My favourite sessions in any of the conferences I attend are those given by the keynote speakers – and these were exceptional – Stephen Lewis of course is powerful in his passionate plea for social justice in the world – and despite hearing Michael Fullen and Andy Hargreaves many times, they still bring new learning for me every time. This time there were three speakers that were new to me: Sir Michael Barber (although I am very familiar with his work, I have not heard him speak), Jennifer James (a cultural anthropologist from the Seattle) and Roger Martin (Dean of the Rotman School of Management). I’ll share some of the nuggets that caused me to explore their websites and hunt down their books for my professional reading:
Jennifer James brought cultural mythologies to my attention, as these hold us back from change, especially in times of stress and turmoil. She described the horrible conditions in the US political scene, as the Tea Party pulls their entire political landscape backwards – banning evolution in schools for example – because their mythology of the past gives them comfort in such economic chaotic times. Teachers struggle with change if they are stuck in their pasts and can’t imagine a new story. Fascinating viewpoint, and as anthropology is one of my key interests, I intend to read more of her lectures on her website.
Sir Michael Barber began his keynote with the topic of the importance of government and I wasn’t sure where he was going with this idea – I was worried that I was going to be spending a lot of time sitting through a lecture that wasn’t what I expected. But then he needed to start with this, as the rest of his lecture was about how we need to hold the government accountable by asking key questions (which are the same questions we should be asking ourselves whenever we implement any program in our schools).

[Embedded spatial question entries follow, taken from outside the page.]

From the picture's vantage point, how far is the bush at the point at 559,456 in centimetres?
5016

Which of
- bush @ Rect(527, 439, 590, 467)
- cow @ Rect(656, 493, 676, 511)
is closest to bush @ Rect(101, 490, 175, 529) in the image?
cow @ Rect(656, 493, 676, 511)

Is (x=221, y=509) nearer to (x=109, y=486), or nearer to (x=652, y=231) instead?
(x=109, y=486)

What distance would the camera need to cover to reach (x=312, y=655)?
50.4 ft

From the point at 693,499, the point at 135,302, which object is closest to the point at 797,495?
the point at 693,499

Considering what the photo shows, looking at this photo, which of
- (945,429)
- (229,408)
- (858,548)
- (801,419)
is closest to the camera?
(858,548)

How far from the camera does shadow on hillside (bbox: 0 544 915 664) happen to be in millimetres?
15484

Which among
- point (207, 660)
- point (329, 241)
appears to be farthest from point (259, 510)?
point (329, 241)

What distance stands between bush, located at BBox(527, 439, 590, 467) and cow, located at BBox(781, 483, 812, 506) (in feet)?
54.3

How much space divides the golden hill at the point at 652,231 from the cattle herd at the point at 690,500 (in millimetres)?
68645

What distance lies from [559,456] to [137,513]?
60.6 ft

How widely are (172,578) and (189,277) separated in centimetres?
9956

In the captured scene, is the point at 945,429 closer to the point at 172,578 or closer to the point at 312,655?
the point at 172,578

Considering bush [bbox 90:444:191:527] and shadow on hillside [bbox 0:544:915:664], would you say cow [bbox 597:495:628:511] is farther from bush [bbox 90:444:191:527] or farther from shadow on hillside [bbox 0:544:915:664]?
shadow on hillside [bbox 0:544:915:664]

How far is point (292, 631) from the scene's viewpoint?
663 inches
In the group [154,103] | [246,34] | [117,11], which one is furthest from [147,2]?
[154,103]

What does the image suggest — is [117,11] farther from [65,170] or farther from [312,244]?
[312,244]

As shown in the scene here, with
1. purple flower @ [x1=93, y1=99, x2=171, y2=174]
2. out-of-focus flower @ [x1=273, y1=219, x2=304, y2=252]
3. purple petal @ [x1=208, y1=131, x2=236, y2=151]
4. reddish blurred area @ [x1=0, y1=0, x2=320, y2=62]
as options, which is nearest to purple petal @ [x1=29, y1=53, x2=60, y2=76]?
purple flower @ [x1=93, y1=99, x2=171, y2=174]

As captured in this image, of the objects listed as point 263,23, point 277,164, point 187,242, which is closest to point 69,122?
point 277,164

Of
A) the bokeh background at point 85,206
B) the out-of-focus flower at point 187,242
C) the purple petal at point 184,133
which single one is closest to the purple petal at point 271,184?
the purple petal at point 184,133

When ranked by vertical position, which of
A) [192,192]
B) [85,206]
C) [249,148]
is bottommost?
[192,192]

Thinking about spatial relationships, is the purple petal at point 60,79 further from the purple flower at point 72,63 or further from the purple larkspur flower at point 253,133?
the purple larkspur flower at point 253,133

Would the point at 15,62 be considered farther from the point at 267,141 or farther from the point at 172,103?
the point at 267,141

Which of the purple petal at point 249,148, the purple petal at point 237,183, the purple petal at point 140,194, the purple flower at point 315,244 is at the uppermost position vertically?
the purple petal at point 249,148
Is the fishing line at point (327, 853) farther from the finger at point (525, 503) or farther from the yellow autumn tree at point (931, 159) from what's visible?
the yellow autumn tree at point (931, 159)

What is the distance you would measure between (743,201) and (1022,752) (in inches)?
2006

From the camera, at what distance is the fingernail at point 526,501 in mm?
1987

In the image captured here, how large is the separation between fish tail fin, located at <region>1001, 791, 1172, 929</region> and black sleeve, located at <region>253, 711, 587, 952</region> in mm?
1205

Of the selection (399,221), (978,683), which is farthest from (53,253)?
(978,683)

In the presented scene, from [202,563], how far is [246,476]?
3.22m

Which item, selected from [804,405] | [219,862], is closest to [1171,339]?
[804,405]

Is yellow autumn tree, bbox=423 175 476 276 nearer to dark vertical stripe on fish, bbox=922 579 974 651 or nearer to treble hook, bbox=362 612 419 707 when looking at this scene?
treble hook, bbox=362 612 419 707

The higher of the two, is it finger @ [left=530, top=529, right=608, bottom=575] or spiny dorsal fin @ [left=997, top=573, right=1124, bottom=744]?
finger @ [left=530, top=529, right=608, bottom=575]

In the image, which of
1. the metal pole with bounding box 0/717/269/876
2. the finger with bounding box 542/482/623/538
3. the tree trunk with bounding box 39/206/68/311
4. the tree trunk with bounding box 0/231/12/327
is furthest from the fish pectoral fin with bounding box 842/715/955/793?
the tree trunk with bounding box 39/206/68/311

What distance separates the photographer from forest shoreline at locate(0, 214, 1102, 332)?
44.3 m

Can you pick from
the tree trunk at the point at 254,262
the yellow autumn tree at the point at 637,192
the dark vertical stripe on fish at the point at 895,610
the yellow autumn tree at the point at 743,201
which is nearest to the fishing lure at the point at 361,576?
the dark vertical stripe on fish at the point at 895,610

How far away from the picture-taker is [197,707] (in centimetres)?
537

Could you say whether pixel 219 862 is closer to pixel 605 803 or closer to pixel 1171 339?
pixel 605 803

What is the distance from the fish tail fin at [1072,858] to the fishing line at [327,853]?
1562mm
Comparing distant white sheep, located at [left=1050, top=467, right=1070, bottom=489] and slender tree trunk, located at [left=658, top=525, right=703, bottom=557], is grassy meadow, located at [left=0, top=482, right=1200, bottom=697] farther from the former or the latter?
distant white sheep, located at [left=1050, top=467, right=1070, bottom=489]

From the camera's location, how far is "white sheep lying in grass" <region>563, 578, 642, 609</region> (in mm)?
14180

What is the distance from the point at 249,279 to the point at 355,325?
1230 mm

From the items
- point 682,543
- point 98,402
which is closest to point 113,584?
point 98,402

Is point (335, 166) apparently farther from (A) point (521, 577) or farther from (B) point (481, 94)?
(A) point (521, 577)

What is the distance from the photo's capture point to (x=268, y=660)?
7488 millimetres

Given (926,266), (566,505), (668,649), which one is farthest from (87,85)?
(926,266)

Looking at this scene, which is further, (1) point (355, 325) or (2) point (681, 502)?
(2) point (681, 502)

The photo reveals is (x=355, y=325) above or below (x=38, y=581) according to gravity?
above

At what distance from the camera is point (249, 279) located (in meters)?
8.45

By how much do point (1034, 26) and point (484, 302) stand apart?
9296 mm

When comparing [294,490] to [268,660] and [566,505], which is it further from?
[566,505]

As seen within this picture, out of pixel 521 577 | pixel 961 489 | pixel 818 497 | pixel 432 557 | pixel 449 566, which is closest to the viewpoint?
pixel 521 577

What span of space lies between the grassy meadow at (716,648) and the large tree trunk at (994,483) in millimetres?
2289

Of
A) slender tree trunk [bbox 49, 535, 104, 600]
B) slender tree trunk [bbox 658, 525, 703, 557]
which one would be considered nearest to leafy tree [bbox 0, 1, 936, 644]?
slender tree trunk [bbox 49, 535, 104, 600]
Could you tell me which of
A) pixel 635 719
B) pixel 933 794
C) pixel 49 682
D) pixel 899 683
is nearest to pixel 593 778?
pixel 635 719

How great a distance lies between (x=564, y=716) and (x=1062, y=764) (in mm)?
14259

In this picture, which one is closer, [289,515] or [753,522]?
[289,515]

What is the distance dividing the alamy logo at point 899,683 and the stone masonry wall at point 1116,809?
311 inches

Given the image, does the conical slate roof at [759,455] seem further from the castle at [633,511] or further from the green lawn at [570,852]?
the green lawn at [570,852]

His book Deliverology101 (which I quickly scooped up at the vendor’s booth) provided all of his models of program delivery that he insists leads to success in any branch of government – education included.
Lastly, Roger Martin was another keynote that I found fascinating, although I initially wasn’t sure what a dean of a business school would have to offer us – but he shared his research on the success of several top CEOs and not what they did, but how they were thinking – what was different about their thinking that made their companies so successful. He called it Integrative Thinking and he showed us the steps in looking at opposing models of any implementation, and how to integrate them into something new. His book, the Opposable Mind is another of my must-haves after hearing how we can listen to several models of how system leaders are implementing teacher PD, and find a new solution through this integrative thinking.
Since I’ve been back at home, I find myself immersed in reading – online and in the books I purchased. That’s the sign of an amazing conference!
Next one is in 2013, in Cairns Australia……field trip??